Required task
From the line containing "How large a" through the last line of the entries below, repeat each line word for word and leave out the rest.

Provided records
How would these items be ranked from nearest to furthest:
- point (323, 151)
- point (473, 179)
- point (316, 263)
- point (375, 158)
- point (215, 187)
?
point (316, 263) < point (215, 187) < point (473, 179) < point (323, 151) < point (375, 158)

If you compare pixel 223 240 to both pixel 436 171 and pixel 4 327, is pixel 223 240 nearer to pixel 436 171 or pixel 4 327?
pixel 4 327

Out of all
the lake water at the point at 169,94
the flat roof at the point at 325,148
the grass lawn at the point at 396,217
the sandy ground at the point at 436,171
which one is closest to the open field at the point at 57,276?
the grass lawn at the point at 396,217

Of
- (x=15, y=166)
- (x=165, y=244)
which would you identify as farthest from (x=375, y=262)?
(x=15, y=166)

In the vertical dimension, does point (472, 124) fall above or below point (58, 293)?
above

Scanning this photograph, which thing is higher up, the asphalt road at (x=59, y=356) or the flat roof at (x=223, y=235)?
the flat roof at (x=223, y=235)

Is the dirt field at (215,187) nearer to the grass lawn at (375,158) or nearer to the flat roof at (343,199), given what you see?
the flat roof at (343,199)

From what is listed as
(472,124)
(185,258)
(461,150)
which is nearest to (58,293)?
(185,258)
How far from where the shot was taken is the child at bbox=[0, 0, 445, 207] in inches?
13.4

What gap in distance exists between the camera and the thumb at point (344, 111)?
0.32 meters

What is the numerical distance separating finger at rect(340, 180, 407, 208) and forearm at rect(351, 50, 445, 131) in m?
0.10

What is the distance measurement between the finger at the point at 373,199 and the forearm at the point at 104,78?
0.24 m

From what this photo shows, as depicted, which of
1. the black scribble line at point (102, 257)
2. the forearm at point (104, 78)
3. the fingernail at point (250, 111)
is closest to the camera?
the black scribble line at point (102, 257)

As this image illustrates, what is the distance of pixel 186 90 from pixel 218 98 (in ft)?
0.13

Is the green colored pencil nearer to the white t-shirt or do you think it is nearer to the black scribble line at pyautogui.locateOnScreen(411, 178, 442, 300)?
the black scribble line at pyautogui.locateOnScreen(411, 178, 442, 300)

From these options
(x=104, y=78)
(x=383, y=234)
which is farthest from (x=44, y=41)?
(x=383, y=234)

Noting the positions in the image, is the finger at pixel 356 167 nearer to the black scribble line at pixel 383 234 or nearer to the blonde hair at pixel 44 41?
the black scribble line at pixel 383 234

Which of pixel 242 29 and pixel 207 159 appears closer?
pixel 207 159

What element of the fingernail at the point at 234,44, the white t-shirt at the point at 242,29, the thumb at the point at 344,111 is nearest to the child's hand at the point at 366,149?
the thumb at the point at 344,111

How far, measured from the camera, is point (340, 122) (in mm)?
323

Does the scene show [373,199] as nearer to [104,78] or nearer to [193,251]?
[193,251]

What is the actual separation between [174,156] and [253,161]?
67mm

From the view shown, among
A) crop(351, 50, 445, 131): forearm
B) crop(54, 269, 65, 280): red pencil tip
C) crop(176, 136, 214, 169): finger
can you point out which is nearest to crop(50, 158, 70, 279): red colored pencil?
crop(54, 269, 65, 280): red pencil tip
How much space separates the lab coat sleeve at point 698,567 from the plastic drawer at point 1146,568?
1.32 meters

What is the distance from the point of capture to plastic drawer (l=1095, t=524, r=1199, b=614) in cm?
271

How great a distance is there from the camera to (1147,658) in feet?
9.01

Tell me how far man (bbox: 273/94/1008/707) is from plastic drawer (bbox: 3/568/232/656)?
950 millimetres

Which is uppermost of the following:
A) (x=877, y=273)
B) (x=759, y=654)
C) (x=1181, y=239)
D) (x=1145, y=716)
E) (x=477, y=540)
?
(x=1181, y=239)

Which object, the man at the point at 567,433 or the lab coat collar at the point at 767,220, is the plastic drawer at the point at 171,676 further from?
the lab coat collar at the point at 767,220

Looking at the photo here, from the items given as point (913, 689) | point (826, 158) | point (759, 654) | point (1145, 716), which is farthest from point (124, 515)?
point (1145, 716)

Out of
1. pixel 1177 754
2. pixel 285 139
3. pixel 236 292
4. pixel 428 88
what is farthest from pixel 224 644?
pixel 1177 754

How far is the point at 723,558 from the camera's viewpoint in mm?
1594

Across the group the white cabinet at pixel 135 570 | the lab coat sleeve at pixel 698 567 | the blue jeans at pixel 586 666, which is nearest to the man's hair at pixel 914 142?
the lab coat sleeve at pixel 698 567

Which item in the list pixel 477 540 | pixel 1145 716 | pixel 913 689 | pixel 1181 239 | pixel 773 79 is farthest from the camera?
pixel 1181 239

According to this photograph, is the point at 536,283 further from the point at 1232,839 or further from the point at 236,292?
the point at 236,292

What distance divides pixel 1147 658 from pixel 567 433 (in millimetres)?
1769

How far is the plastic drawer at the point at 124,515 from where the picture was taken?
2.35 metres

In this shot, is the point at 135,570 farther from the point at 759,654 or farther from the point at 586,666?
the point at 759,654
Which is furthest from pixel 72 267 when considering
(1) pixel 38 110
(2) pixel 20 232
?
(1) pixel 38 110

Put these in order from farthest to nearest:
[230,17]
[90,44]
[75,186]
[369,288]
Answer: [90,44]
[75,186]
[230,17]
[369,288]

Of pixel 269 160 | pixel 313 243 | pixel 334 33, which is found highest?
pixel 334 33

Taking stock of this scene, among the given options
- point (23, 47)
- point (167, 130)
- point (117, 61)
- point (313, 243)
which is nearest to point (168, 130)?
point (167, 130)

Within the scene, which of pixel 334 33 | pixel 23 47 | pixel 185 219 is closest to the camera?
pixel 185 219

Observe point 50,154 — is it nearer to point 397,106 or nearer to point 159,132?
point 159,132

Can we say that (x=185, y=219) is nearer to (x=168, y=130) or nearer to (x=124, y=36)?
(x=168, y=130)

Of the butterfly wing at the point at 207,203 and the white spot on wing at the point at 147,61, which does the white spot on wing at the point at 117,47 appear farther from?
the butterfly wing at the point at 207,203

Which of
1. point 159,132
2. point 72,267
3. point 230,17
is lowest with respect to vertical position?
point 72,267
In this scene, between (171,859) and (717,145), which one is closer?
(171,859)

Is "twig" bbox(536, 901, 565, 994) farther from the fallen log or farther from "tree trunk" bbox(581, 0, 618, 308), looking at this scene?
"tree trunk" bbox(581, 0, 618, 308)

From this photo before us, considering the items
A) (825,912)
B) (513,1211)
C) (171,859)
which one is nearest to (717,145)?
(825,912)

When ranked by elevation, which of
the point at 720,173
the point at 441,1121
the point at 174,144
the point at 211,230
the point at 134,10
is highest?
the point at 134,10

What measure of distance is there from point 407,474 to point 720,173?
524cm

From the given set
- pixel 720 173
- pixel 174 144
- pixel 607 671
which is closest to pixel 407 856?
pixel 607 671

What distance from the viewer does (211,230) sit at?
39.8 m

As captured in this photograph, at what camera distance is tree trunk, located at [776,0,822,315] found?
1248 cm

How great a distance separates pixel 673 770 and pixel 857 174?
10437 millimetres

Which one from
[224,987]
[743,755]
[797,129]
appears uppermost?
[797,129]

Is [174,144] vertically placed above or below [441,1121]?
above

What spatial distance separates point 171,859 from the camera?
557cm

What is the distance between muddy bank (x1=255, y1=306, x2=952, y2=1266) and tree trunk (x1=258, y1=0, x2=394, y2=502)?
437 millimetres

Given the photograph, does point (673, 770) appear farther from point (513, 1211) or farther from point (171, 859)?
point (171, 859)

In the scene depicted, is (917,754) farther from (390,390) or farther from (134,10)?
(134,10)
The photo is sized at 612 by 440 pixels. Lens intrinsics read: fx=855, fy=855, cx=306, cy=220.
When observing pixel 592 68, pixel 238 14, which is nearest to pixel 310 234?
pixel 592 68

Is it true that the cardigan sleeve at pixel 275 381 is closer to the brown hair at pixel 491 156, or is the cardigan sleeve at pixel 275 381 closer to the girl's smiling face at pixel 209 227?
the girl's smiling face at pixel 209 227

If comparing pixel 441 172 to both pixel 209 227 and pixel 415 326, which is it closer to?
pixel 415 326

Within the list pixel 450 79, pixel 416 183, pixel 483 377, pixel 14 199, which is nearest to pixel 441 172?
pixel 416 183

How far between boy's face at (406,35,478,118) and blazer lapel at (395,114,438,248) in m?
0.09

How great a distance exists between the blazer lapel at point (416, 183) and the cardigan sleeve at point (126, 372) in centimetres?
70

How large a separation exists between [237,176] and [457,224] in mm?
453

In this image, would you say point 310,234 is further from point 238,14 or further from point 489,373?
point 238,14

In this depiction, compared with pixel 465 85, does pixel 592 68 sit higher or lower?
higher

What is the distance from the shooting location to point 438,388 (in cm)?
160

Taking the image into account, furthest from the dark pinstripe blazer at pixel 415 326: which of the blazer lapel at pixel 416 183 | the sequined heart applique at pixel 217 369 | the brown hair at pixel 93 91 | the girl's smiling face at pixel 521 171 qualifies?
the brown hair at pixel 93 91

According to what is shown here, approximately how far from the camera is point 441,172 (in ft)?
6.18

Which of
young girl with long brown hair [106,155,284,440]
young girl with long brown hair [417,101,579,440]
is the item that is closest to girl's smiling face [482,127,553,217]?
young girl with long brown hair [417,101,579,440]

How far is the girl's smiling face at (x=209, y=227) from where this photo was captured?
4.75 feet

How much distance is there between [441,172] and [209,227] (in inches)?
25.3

Reply
How large a separation exists between [237,176] and [457,224] in mm?
453

In this image, would you say point 310,234 is further from point 238,14 or further from point 489,373?
point 238,14

In this depiction, compared with pixel 465 85, does pixel 592 68 sit higher or lower?
higher

What is the distance from the shooting location to point 438,388 (in cm)?
160

Taking the image into account, furthest from the dark pinstripe blazer at pixel 415 326: which of the blazer lapel at pixel 416 183 | the sequined heart applique at pixel 217 369 | the brown hair at pixel 93 91 | the girl's smiling face at pixel 521 171 qualifies?
the brown hair at pixel 93 91

According to what is shown here, approximately how far from the camera is point 441,172 (in ft)?
6.18

Which of
young girl with long brown hair [106,155,284,440]
young girl with long brown hair [417,101,579,440]
is the item that is closest to girl's smiling face [482,127,553,217]?
young girl with long brown hair [417,101,579,440]

How far is the girl's smiling face at (x=209, y=227) from where this photo was captured?
4.75 feet

How much distance is there between [441,172] and [209,227] (in inches)?
25.3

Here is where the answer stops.